**WHAT THE TASK REQUIRES:**
Return nothing but the lines from the one with "直営店 クロスカット用地ベラ SK地ベラ 上質 8寸 1.2mm厚 357-817" through the one with "Chinese new year dancing dragon vector" in the data below, word for word and without pictures.
RECORDS TO USE below:
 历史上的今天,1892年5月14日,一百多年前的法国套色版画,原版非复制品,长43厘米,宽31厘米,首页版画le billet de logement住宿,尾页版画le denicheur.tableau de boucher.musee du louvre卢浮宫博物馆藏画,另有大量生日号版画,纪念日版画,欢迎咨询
End of RECORDS TO USE.
RECORDS TO USE below:
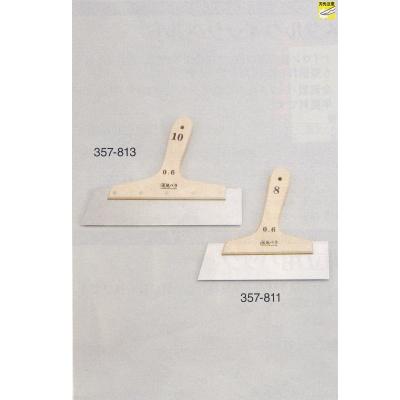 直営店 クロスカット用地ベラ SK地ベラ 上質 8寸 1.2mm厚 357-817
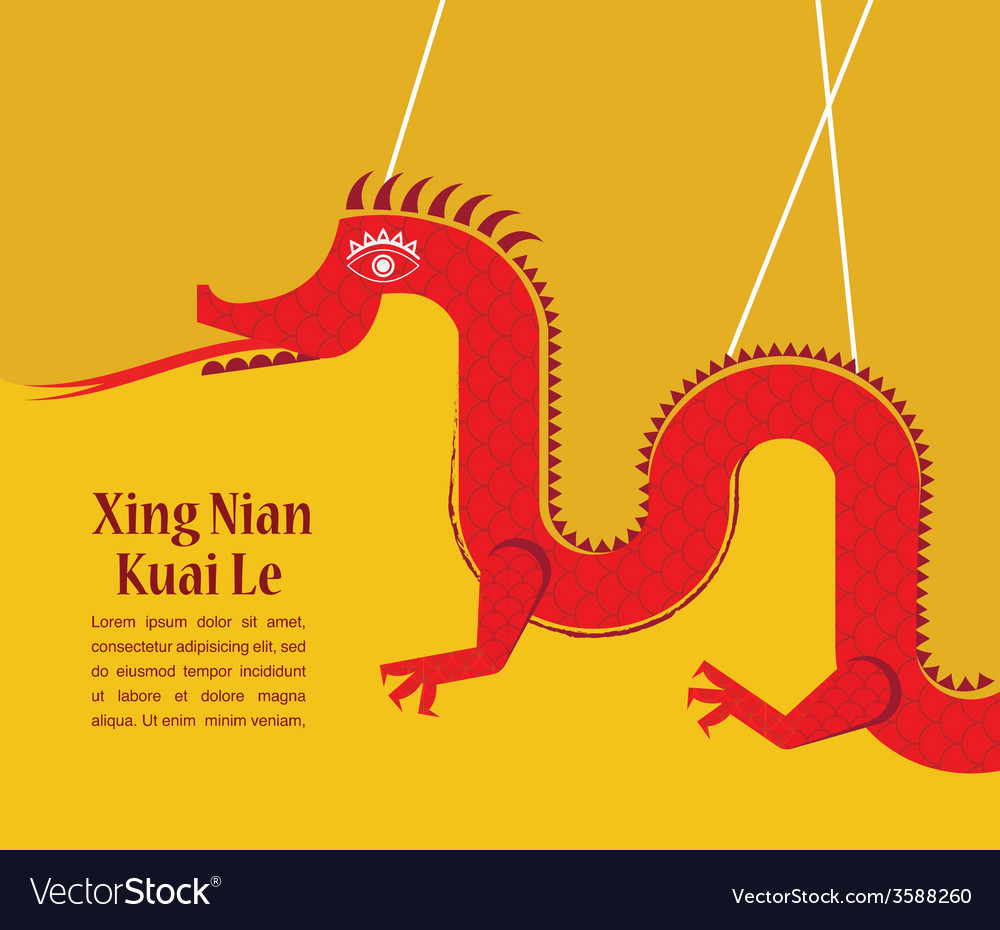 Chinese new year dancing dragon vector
End of RECORDS TO USE.
RECORDS TO USE below:
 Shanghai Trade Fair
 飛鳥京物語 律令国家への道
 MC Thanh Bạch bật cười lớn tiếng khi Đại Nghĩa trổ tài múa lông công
End of RECORDS TO USE.
**EXERCISE OUTPUT:**
 直営店 クロスカット用地ベラ SK地ベラ 上質 8寸 1.2mm厚 357-817
 Chinese new year dancing dragon vector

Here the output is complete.